2. Equate people with causes.

A second easy way to flatten people is by equating goodness with their cause and not their character.

Let’s be simplistic for a moment and, for the sake of argument, put people into categories of “bad” and “good,” just as a thought experiment.

Ponder this: good people can be attracted to bad causes, and bad people can be attracted to good causes.

Isn’t it possible that someone who exhibits virtues of various kinds, who is truly seeking to do good in the world, can be misled into supporting a bad cause? And isn’t it possible that an opportunist, a person who exhibits very little fruit of the Spirit, can be at the forefront of a good cause?

History is full of examples of good people who were involved, at some level or another, in deeply flawed projects of various sorts, causes that did more harm than good. You can also find people who, for personal gain or for their own advantage (or even out of conviction but without corresponding virtues), advanced righteous causes though their hearts were darkened by sin.

No one walks away from Robert Caro’s magisterial biographies on Lyndon B. Johnson and thinks, This is a good man with great conviction. And yet he was instrumental in advancing the good cause of civil rights for all Americans, no matter how shady he might have been as a politician.

The opposite is also true. You can find people throughout church history, men and women who by all accounts displayed good character and great conviction, people who garnered respect even from their political or theological opponents, who nevertheless advanced theological error or were complicit in injustice.

It’s possible to admire people who demonstrate exemplary virtues, even if they are connected to causes we’d consider unjust or they espouse theology we believe to be in error. This is why Christians should avoid hagiography as we look at heroes in the past. We can recognize that even the greatest people are tainted in different ways, even as they’ve been used to advance the truth.

3. Equate good deeds with goodness or bad deeds with badness.

A simple way to flatten your neighbor is to pretend you’re omniscient, to become the judge of others’ intentions and motivations.

In contrast, the Christian view of humanity reminds you of how much you don’t see below the surface.

Novels are illuminating in this regard.

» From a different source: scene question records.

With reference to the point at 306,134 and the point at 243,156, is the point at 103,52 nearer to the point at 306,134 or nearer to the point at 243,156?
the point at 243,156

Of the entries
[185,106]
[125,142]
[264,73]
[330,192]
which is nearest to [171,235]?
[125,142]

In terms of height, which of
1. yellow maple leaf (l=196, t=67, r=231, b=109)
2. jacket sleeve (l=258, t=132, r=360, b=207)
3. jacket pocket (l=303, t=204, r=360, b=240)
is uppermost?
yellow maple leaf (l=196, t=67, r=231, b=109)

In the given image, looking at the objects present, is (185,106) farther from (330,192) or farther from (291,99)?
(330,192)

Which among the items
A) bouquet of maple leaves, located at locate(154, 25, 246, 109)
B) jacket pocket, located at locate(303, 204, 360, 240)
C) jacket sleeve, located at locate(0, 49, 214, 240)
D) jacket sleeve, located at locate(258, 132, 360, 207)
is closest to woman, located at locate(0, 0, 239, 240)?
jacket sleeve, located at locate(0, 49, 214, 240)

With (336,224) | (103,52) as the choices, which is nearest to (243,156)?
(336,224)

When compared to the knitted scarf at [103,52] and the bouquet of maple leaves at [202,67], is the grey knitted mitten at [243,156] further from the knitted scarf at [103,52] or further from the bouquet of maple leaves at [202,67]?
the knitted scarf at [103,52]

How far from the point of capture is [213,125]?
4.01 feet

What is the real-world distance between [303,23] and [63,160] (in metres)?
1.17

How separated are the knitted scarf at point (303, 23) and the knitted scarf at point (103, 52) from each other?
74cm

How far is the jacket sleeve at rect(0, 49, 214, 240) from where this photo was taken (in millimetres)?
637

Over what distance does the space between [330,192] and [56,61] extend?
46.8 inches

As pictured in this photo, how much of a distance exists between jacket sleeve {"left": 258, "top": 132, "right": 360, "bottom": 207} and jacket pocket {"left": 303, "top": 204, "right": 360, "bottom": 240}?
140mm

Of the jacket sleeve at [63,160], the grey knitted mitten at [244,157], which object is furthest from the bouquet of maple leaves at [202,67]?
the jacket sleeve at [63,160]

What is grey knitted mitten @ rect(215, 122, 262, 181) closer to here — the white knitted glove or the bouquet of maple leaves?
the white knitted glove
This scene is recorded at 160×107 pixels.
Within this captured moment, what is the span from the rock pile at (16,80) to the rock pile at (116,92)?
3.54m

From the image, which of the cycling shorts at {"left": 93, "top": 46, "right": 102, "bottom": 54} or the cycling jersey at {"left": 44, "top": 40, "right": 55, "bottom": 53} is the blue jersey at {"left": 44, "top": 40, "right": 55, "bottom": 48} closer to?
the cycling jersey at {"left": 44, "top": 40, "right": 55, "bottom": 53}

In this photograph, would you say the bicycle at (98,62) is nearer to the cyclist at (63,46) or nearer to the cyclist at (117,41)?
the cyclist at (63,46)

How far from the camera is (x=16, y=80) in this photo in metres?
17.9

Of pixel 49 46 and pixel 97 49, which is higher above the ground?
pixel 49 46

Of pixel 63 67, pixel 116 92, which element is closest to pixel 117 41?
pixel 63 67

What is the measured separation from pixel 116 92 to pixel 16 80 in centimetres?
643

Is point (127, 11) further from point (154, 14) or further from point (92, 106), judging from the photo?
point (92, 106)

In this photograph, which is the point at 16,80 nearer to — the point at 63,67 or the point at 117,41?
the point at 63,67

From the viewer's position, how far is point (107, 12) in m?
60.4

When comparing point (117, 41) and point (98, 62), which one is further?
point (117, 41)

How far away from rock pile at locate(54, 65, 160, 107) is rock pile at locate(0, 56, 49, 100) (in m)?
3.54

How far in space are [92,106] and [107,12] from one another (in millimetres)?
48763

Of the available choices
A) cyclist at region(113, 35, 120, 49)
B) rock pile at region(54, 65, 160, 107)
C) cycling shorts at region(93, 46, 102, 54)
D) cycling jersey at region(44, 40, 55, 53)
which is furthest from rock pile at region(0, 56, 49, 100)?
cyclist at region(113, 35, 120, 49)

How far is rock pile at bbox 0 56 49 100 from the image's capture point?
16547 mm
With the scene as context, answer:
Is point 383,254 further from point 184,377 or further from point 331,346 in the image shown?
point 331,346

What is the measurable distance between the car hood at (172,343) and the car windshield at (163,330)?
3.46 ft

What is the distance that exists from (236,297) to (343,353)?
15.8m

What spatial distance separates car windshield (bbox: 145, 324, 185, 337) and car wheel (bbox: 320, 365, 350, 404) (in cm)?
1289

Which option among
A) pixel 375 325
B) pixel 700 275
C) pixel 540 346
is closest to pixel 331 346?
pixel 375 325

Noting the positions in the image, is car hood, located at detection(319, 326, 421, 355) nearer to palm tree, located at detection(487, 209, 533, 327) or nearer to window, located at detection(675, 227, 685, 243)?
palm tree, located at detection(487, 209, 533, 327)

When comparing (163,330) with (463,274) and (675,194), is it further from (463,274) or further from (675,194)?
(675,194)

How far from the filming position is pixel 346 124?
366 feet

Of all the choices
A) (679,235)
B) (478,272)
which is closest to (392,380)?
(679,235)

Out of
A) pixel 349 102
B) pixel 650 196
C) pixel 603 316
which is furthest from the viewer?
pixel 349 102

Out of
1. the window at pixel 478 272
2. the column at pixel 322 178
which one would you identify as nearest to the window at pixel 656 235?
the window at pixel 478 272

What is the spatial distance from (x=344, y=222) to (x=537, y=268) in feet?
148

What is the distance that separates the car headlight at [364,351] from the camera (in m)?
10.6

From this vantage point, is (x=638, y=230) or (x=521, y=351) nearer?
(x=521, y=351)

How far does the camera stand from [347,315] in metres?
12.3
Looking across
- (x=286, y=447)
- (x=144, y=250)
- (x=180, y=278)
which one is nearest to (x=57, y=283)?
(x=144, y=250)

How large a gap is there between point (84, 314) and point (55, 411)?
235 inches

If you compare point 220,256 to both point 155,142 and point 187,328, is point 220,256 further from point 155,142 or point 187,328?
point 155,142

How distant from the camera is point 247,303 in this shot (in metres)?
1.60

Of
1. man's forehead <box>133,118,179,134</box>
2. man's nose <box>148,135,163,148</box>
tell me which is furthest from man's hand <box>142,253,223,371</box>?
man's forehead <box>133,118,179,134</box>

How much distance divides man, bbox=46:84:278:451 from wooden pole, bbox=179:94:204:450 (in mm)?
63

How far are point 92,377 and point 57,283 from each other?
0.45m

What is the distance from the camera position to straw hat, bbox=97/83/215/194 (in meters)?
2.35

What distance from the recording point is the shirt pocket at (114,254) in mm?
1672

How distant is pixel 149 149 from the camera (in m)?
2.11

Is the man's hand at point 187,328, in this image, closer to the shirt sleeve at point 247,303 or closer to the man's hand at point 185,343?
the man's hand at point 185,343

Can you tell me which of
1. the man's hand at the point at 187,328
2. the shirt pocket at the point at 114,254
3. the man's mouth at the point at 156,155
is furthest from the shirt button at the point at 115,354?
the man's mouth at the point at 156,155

From the outside, one might look at the actions of the prostitute Fantine in Les Miserables and say “This is a woman of the night. She is bad.” But the wider frame helps you see the naivete of a young woman, the injustice she experiences, and the quiet desperation—driven by a good impulse to care for her daughter—that leads to her descent into darkness.

Katerina Ivanovna in The Brothers Karamazov expresses a passionate commitment to remain with Dmitri, a man who has shamed her and treated her abominably. You might look at her actions and say, “What a model of selfless suffering and heroic virtue!” Until Dmitri’s brother, Ivan, pierces the facade and exposes the truth that her desire to play the role of martyr victim is driven by her love for herself. She doesn’t love the man; she loves the image of herself as long-suffering and virtuous.

The Christian view of humanity helps us understand why Jesus tells us not to judge. We cannot see the human heart, only human actions, and not every action reveals the heart. Because of common grace, people in rebellion against God still give good gifts to their children (Matt. 7:11–12). And because of the pervasiveness of sin, even righteous people who love Jesus often live in contradiction to their confession.

Love vs. Flattening

Jesus tells us to love our neighbors as ourselves. But all too often, in this era of social media fervor, the standard we apply to others is one we never apply to ourselves. When you look at yourself, you see a bundle of contradictions, wrong in ways you don’t see, flawed and often failing, and yet you want people to consider you in all your complexity, not put you into a box of “good” or “bad.”

So treat others the same way. From the heroes you admire to the people you debate with—don’t flatten your neighbors.